(Collected data)
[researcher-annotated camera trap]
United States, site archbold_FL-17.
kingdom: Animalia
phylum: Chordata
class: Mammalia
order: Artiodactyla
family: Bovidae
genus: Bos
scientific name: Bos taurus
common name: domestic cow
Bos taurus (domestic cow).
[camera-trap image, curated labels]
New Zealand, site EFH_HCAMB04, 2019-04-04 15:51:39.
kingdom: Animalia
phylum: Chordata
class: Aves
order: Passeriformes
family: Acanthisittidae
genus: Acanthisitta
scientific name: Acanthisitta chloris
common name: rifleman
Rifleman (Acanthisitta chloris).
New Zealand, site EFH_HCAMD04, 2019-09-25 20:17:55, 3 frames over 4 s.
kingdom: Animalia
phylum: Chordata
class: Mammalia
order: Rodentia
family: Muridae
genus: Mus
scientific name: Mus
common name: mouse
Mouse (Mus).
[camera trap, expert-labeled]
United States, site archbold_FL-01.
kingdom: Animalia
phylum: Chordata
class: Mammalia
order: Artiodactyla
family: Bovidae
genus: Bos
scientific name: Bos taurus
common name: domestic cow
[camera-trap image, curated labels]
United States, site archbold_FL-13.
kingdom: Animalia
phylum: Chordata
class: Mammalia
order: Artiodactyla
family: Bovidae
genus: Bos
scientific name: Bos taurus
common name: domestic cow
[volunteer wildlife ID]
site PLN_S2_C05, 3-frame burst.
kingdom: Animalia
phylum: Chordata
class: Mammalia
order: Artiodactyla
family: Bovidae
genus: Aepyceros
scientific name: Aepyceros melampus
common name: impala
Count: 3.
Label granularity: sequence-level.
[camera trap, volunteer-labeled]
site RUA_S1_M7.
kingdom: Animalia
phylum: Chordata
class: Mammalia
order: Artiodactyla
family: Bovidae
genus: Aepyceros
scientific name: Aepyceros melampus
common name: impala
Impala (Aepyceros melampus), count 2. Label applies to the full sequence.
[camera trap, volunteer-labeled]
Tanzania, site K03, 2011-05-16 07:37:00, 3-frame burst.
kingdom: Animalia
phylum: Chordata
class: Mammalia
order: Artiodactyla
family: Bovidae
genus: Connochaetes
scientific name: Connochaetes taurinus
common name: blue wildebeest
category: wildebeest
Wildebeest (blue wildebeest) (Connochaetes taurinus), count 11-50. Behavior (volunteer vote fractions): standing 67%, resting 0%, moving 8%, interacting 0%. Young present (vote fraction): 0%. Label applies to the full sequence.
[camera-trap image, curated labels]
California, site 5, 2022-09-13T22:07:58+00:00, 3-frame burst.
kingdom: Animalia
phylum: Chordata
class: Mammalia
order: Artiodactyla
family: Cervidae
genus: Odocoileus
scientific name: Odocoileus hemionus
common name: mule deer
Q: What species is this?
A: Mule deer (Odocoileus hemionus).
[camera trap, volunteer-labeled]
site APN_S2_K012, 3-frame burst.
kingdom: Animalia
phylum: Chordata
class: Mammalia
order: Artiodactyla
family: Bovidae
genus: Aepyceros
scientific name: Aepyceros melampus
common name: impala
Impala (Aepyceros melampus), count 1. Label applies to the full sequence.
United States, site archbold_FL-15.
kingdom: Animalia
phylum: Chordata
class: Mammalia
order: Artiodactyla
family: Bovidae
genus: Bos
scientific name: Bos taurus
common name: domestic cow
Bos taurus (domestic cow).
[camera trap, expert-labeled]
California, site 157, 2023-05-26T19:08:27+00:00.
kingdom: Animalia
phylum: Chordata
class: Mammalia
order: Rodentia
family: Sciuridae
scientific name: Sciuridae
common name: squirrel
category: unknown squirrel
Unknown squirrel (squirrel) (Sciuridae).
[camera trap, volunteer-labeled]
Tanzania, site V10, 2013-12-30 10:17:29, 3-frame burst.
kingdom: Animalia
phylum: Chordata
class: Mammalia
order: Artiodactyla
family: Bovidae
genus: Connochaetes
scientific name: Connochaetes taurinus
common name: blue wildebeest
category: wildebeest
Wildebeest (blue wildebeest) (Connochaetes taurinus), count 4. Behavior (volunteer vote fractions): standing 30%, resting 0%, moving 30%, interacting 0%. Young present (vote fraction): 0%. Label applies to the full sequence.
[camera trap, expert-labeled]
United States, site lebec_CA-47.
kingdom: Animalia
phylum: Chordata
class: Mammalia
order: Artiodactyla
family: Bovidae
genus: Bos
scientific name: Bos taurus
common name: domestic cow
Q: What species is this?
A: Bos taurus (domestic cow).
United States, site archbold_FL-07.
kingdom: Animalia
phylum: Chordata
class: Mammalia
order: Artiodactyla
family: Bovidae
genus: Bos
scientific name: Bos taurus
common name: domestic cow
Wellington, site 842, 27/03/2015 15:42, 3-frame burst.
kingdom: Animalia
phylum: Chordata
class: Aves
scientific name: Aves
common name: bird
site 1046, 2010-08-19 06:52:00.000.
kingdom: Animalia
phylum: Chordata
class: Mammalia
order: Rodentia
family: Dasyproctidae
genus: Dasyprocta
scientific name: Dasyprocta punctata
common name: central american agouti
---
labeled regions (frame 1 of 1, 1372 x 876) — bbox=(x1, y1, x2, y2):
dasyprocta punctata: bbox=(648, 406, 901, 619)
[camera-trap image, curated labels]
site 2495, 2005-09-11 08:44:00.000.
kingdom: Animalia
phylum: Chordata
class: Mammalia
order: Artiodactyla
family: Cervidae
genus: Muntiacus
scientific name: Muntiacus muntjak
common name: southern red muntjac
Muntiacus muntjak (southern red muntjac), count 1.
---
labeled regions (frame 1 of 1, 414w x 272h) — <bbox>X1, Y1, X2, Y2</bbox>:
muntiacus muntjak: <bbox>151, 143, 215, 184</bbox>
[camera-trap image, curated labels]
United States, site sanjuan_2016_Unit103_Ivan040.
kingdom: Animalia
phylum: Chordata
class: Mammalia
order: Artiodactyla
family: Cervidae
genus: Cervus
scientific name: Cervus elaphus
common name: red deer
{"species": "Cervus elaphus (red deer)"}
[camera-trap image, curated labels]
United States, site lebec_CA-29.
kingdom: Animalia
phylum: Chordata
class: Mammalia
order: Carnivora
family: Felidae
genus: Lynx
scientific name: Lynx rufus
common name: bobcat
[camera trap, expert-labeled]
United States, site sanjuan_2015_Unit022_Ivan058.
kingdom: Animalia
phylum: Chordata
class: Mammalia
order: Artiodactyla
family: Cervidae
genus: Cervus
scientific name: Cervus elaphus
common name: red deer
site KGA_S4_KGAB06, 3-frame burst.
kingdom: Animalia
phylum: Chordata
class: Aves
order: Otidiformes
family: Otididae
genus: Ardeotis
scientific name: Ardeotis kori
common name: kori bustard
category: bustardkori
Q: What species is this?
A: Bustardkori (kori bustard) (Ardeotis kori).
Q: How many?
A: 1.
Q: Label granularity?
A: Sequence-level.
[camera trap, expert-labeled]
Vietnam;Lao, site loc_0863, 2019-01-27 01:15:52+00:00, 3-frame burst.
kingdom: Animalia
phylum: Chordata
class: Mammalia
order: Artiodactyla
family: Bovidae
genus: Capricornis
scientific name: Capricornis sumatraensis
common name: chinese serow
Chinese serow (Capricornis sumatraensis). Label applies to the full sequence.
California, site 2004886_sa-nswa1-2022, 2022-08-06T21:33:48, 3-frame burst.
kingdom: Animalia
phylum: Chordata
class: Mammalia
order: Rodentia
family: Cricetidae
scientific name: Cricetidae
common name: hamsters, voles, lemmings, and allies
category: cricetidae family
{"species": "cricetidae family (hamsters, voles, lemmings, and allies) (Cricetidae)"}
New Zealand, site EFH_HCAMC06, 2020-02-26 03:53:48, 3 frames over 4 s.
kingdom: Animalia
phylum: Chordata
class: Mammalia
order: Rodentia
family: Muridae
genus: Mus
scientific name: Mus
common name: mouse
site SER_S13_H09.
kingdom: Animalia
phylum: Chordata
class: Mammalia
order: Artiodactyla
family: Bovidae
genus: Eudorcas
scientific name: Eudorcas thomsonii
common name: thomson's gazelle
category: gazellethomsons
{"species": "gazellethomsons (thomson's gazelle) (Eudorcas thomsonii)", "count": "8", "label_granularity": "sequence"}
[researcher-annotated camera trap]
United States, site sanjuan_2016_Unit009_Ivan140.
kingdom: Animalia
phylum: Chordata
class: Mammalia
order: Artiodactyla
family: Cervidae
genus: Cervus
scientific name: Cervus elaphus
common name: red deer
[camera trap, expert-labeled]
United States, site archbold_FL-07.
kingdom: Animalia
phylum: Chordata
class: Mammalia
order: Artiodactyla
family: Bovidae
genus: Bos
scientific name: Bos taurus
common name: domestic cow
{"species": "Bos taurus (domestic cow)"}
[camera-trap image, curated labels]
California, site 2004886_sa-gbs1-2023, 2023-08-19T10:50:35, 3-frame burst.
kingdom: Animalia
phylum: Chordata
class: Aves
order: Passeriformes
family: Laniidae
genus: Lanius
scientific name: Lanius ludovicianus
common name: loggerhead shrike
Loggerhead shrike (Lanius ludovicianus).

### Work to complete
What is needed is every line of the records that contains the word "thomsonii".

### Answer for this exercise
scientific name: Eudorcas thomsonii
{"species": "gazellethomsons (thomson's gazelle) (Eudorcas thomsonii)", "count": "8", "label_granularity": "sequence"}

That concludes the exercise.